Thanks for your interesting. How many images do you evaluate? In my experimental setup, I randomly select 1400 clear images and corresponding hazy images for training and apply other images for testing. P.S. please use English for comment so that other people can read, Thanks

Thanks for your replying. I use SOTS dataset for testing,it contained 500 images. The question is that I found that your code in train.py, line 113, use loss for psnr calculate loss = criterion(dehaze_image, ori_image) and psnr:10*math.log10(1.0/loss.item()) But in train.py, line 95, use Loss for calculate. Loss+=loss.item() Is it only considered one images' psnr? I used your code and got 23.9db for testing. But when I changed loss to Loss, i got only 17.3db for same testing dataset.
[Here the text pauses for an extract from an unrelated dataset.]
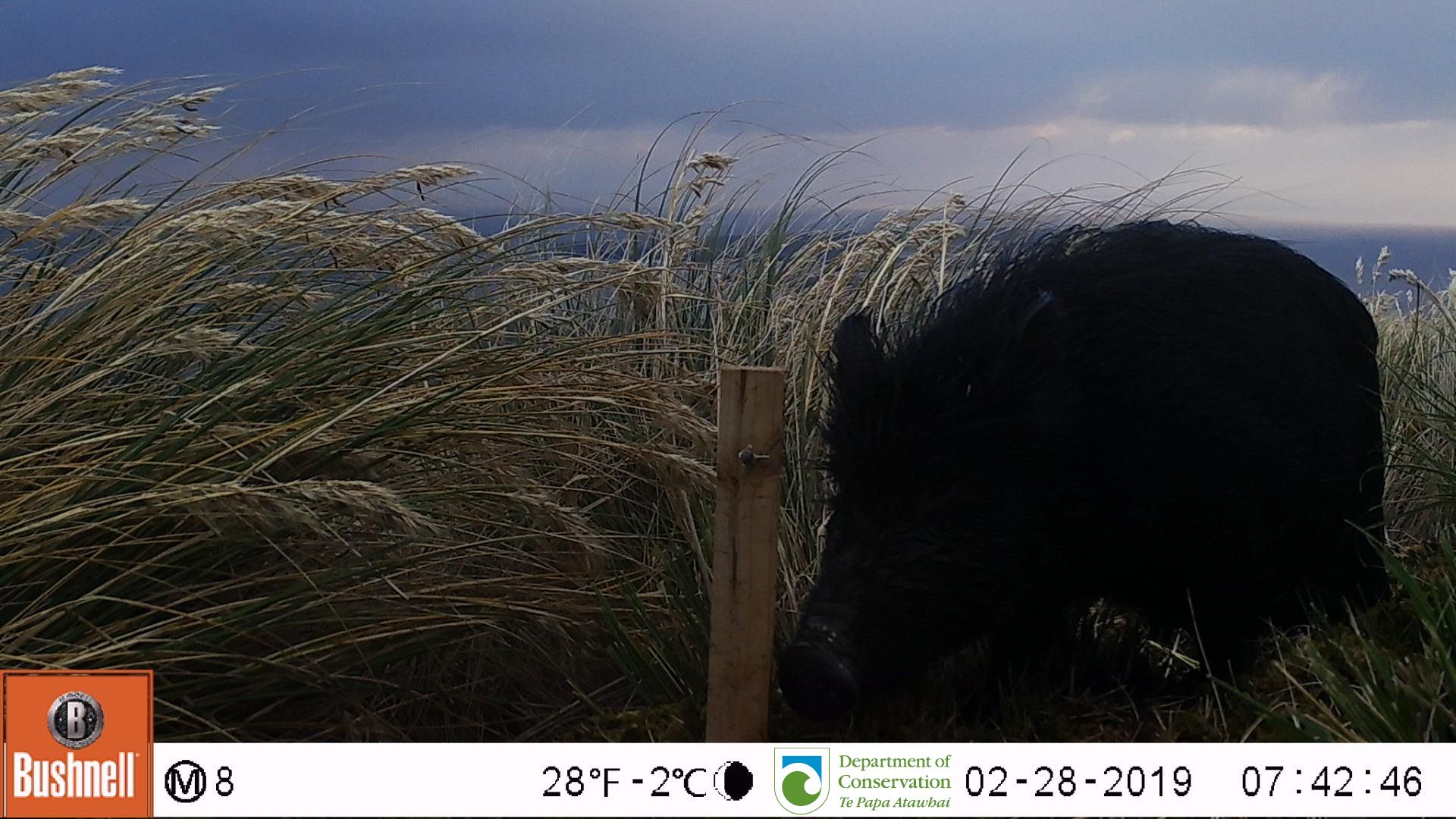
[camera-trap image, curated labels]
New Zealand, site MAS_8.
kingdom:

dectrfov commented 4 years ago

In train.py, line 113 The loss is the mean L2 loss per batch, so psnr: 10*math.log10(1.0/(AVERAGE loss)) And this value is the result of final batch. However, the AVERAGE psnr for all images is psnr: AVERAGE(10*math.log10(1.0/(loss))) Thus, in demo.py, I use for loop to calculate psnr for each image and average them. I believe you can achieve same results by setting batch_size = 1 and average all psnr when evaluation

lccssr commented 4 years ago

In train.py, line 113 The loss is the mean L2 loss per batch, so psnr: 10*math.log10(1.0/(AVERAGE loss)) And this value is the result of final batch. However, the AVERAGE psnr for all images is psnr: AVERAGE(10*math.log10(1.0/(loss))) Thus, in demo.py, I use for loop to calculate psnr for each image and average them. I believe you can achieve same results by setting batch_size = 1 and average all psnr when evaluation

I have done a experiment that used demo.py in SOTS dataset to get several processed-images, then I calculated each images‘ psnr and get the average results. The results shown that if i can't get good psnr. Some images can achieve 24db, some images only achieved 13db. The final result is 17.1db.